◆ WHAT YOU NEED TO DO ◆
A line belongs in the answer if it contains "Zealand"; copy every such line from the entries below.

◆ INFORMATION SUPPLIED ◆

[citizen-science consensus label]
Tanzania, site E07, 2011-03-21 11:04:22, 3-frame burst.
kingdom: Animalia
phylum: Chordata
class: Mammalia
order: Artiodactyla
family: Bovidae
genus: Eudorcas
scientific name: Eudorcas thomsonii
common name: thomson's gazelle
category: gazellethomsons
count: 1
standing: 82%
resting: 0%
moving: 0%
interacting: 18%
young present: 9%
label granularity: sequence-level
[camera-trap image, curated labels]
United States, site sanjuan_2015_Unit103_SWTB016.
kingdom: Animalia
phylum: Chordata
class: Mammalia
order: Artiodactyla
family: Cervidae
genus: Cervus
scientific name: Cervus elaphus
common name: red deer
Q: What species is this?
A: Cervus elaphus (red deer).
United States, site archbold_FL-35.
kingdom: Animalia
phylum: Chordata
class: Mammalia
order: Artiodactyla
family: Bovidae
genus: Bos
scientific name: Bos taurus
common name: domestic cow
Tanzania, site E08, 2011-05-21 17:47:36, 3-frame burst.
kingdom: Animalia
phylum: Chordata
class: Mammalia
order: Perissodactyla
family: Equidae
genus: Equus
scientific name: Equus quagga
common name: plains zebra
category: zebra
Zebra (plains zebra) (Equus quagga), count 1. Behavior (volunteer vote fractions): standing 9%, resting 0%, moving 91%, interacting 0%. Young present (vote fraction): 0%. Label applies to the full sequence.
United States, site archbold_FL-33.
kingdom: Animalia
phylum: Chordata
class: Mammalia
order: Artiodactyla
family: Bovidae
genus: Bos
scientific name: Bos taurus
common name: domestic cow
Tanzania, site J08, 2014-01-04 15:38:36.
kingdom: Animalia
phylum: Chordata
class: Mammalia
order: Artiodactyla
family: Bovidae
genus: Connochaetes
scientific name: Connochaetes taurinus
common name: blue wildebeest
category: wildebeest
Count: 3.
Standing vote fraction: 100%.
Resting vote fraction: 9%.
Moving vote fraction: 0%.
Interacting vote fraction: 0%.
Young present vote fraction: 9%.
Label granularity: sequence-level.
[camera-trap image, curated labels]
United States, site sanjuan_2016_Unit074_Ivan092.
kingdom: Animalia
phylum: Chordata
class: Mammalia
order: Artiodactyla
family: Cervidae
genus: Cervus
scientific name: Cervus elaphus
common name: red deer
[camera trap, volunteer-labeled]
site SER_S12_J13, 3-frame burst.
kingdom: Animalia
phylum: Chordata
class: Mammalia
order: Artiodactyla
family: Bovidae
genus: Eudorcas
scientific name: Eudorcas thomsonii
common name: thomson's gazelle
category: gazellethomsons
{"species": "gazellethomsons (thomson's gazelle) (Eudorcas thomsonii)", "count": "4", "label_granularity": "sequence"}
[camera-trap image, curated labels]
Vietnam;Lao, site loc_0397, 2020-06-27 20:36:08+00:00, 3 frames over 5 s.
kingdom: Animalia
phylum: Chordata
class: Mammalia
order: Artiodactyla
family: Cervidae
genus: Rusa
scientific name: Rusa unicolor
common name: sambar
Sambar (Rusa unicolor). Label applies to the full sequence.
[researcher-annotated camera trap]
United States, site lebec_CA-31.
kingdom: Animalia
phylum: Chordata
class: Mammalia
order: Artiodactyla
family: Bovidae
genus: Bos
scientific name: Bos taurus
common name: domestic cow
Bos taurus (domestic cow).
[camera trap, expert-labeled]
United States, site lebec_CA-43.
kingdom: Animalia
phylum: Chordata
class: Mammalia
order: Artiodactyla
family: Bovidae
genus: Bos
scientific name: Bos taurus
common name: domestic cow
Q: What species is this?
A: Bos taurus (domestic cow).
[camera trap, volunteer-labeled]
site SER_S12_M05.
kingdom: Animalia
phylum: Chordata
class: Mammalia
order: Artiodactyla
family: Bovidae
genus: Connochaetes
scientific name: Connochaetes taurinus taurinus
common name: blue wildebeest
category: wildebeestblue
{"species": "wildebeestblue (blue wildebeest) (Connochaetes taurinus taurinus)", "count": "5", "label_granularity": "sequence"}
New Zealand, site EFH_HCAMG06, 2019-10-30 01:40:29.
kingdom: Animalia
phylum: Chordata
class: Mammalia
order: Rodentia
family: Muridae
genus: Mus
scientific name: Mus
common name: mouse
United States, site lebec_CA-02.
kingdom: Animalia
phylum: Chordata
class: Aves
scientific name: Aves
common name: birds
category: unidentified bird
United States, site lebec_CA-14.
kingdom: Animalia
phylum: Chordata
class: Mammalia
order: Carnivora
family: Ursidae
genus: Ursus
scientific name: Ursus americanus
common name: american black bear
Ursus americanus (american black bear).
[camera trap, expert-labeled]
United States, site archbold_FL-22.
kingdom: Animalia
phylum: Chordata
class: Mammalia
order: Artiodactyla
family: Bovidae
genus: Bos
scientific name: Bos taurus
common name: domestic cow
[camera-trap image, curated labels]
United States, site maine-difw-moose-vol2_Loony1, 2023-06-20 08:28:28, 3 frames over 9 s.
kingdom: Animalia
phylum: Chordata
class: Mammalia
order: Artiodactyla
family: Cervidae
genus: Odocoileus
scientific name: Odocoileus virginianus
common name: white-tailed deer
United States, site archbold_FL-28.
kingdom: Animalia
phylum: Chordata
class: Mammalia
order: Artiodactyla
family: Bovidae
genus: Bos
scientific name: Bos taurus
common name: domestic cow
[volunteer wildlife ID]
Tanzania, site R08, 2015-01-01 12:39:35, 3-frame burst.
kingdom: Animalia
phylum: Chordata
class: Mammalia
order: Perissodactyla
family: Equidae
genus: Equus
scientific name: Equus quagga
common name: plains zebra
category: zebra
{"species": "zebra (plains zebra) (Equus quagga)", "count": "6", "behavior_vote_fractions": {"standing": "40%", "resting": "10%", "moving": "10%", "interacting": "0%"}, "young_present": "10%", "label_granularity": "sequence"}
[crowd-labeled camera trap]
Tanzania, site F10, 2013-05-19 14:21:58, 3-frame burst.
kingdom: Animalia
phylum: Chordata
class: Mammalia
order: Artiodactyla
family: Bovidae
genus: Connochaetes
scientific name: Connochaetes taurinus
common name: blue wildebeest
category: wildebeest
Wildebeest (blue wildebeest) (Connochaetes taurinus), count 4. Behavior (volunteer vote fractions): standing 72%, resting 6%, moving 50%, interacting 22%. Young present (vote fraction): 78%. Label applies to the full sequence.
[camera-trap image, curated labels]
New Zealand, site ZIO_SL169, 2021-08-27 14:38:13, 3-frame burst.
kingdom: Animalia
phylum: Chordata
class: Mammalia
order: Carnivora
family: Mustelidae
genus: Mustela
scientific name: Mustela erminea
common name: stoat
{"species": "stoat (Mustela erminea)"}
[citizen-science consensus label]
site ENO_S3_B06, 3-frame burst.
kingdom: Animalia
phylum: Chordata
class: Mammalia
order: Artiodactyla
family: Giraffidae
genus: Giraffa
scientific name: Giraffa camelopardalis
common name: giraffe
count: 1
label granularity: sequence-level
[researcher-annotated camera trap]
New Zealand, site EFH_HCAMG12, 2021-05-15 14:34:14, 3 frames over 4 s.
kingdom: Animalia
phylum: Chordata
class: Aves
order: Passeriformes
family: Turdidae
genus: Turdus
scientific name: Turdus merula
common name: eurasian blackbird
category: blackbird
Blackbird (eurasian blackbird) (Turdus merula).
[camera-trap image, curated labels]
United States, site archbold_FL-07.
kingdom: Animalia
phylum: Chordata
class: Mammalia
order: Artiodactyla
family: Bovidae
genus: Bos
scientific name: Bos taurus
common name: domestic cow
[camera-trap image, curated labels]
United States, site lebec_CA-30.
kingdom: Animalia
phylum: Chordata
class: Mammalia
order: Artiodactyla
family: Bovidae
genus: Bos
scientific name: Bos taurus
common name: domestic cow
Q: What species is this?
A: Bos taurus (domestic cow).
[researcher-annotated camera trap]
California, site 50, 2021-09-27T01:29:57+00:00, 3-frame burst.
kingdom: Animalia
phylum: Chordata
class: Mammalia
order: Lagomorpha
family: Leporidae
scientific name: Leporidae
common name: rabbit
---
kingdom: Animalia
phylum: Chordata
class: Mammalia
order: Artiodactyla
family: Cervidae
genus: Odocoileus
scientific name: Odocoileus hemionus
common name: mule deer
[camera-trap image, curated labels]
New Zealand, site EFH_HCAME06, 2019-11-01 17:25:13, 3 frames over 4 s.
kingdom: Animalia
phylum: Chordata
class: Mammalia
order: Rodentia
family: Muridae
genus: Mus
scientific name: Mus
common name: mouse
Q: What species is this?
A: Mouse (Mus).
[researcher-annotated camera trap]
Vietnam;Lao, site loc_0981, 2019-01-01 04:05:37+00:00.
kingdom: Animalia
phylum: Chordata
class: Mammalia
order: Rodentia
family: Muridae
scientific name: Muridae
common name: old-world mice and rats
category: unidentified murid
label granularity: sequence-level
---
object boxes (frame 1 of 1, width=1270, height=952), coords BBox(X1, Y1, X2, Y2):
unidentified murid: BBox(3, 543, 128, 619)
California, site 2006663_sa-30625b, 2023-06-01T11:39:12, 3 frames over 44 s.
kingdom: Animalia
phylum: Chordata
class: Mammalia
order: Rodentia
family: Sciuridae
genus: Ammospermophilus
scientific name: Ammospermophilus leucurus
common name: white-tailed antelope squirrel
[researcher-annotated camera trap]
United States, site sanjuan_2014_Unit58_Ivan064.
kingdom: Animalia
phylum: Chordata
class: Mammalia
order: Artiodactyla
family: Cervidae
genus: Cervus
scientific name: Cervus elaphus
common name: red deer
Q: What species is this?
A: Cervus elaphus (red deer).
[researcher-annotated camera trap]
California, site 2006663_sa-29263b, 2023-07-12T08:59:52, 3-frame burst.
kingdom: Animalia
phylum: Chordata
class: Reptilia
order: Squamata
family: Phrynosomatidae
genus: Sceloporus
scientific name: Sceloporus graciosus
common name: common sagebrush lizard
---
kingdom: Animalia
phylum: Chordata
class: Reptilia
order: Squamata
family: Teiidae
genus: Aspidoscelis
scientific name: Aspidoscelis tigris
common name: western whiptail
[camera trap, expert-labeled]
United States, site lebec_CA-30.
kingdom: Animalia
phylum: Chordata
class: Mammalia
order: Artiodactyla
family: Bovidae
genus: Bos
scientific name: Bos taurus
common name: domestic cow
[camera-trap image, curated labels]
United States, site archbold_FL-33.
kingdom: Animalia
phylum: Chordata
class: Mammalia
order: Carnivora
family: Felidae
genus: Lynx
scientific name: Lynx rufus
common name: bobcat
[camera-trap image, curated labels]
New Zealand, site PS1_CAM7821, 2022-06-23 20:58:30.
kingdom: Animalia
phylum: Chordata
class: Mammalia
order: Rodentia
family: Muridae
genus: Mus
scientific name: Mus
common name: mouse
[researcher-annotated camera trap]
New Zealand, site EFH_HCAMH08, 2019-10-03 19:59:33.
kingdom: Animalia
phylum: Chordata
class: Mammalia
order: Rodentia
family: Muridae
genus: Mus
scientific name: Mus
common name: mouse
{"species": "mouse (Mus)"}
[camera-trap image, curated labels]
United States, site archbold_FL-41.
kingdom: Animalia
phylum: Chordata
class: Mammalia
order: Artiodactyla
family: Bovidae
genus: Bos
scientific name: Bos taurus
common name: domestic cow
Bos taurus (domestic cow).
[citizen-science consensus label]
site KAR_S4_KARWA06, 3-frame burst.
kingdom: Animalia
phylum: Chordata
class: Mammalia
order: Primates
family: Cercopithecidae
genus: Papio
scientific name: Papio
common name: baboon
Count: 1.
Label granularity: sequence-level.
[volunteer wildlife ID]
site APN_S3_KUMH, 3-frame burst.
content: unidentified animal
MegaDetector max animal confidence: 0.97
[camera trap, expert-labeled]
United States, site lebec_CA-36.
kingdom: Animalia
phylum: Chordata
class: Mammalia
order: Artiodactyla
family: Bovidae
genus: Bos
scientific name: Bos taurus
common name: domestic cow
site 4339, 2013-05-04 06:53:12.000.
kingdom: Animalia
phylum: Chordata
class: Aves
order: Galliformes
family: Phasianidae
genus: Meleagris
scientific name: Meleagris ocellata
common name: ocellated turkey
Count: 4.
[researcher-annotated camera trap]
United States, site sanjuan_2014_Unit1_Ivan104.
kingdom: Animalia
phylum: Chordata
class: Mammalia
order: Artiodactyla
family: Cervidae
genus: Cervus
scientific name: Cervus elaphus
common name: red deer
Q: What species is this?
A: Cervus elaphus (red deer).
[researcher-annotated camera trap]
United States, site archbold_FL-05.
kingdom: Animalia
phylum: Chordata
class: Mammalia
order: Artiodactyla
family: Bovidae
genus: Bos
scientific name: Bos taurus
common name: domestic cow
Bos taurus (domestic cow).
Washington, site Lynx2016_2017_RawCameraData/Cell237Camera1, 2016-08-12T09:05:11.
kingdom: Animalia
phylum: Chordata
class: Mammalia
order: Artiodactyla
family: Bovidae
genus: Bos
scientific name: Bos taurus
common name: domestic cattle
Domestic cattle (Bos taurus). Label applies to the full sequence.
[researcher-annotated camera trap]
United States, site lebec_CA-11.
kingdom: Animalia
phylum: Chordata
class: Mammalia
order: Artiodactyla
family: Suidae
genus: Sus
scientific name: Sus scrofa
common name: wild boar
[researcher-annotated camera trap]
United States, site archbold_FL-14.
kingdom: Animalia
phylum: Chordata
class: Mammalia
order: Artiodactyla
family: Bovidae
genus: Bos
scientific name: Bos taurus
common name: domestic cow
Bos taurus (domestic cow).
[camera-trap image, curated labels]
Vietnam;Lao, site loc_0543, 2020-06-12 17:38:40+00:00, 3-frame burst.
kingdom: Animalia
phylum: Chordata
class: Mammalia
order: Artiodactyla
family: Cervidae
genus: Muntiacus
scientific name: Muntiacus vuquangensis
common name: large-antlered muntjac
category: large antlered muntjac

◆ TASK OUTPUT ◆
New Zealand, site EFH_HCAMG06, 2019-10-30 01:40:29.
New Zealand, site ZIO_SL169, 2021-08-27 14:38:13, 3-frame burst.
New Zealand, site EFH_HCAMG12, 2021-05-15 14:34:14, 3 frames over 4 s.
New Zealand, site EFH_HCAME06, 2019-11-01 17:25:13, 3 frames over 4 s.
New Zealand, site PS1_CAM7821, 2022-06-23 20:58:30.
New Zealand, site EFH_HCAMH08, 2019-10-03 19:59:33.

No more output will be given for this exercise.